→ **RECORDS SHOWN**:
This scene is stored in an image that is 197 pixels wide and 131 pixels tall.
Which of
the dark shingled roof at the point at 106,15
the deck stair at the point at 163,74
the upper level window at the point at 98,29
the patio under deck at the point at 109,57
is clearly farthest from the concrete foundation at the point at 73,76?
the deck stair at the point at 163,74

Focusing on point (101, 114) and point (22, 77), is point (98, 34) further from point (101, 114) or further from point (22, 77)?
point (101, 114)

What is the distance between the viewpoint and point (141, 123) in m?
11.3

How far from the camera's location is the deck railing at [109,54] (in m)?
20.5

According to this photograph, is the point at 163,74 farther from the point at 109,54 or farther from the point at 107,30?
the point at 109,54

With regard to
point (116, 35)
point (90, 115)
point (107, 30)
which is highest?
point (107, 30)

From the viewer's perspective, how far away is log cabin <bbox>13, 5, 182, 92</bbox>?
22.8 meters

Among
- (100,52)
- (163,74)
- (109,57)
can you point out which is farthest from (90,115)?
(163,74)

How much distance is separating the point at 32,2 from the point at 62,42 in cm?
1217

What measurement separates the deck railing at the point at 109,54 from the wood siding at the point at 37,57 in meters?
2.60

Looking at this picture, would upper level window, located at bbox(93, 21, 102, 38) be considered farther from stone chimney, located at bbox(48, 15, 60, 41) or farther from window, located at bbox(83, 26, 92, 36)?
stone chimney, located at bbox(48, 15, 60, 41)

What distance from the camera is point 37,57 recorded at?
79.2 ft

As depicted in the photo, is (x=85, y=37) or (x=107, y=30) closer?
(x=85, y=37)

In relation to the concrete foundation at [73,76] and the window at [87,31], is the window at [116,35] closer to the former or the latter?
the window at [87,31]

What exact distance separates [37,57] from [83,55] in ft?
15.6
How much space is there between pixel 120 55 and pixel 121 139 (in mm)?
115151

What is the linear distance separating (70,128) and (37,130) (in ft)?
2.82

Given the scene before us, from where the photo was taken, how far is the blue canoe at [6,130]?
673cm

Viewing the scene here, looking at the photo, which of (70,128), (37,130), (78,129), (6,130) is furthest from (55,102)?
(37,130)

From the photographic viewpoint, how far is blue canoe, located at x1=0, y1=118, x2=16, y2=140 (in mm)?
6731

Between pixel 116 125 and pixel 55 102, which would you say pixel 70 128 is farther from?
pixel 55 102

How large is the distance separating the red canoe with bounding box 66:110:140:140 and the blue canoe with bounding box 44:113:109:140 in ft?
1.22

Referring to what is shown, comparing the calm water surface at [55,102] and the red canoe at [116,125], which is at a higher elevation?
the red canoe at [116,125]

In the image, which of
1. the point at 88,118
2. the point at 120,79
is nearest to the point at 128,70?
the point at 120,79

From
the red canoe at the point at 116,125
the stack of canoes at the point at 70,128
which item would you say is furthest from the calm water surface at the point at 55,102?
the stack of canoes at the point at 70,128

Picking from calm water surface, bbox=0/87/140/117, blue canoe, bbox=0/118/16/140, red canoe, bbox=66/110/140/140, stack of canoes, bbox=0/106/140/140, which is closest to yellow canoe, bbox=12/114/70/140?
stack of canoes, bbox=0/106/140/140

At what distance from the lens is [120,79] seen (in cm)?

→ **STATED PROBLEM**: Update the rows above, putting "cement foundation" in place of every "concrete foundation" and keeping everything else the same.

→ **OUTPUT FOR THIS TASK**:
This scene is stored in an image that is 197 pixels wide and 131 pixels tall.
Which of
the dark shingled roof at the point at 106,15
the deck stair at the point at 163,74
the upper level window at the point at 98,29
the patio under deck at the point at 109,57
is clearly farthest from the cement foundation at the point at 73,76?
the deck stair at the point at 163,74

Focusing on point (101, 114) and point (22, 77), is point (98, 34) further from point (101, 114) or further from point (22, 77)?
point (101, 114)

What is the distance between the viewpoint and point (141, 123) in m?
11.3

How far from the camera's location is the deck railing at [109,54] (in m)?
20.5

According to this photograph, is the point at 163,74 farther from the point at 109,54 or farther from the point at 107,30?
the point at 109,54

With regard to
point (116, 35)
point (90, 115)
point (107, 30)
which is highest?
point (107, 30)

From the viewer's perspective, how far away is log cabin <bbox>13, 5, 182, 92</bbox>?
22.8 meters

Among
- (100,52)
- (163,74)
- (109,57)
can you point out which is farthest from (90,115)?
(163,74)

How much distance is separating the point at 32,2 from the point at 62,42 in cm?
1217

What measurement separates the deck railing at the point at 109,54 from the wood siding at the point at 37,57 in meters?
2.60

Looking at this picture, would upper level window, located at bbox(93, 21, 102, 38) be considered farther from stone chimney, located at bbox(48, 15, 60, 41) or farther from window, located at bbox(83, 26, 92, 36)?
stone chimney, located at bbox(48, 15, 60, 41)

What distance from the camera is point 37,57 recorded at?
79.2 ft

As depicted in the photo, is (x=85, y=37) or (x=107, y=30) closer?
(x=85, y=37)

In relation to the cement foundation at [73,76] and the window at [87,31], is the window at [116,35] closer to the former or the latter?
the window at [87,31]

What exact distance separates [37,57] from [83,55] in ft?
15.6
How much space is there between pixel 120 55 and pixel 121 139 (in mm)?
115151

What is the linear distance separating (70,128) and (37,130) (in ft)?
2.82

Given the scene before us, from where the photo was taken, how far is the blue canoe at [6,130]?
673cm

Viewing the scene here, looking at the photo, which of (70,128), (37,130), (78,129), (6,130) is furthest from (55,102)?
(37,130)

From the photographic viewpoint, how far is blue canoe, located at x1=0, y1=118, x2=16, y2=140 (in mm)?
6731

Between pixel 116 125 and pixel 55 102, which would you say pixel 70 128 is farther from?
pixel 55 102

How large is the distance separating the red canoe with bounding box 66:110:140:140 and the blue canoe with bounding box 44:113:109:140 in ft?
1.22

Referring to what is shown, comparing the calm water surface at [55,102] and the red canoe at [116,125], which is at a higher elevation?
the red canoe at [116,125]

In the image, which of
1. the point at 88,118
2. the point at 120,79
is nearest to the point at 128,70?
the point at 120,79

From
the red canoe at the point at 116,125
the stack of canoes at the point at 70,128
which item would you say is furthest from the calm water surface at the point at 55,102?
the stack of canoes at the point at 70,128

Picking from calm water surface, bbox=0/87/140/117, blue canoe, bbox=0/118/16/140, red canoe, bbox=66/110/140/140, stack of canoes, bbox=0/106/140/140, which is closest to yellow canoe, bbox=12/114/70/140?
stack of canoes, bbox=0/106/140/140

At what distance from the lens is [120,79] seen (in cm)?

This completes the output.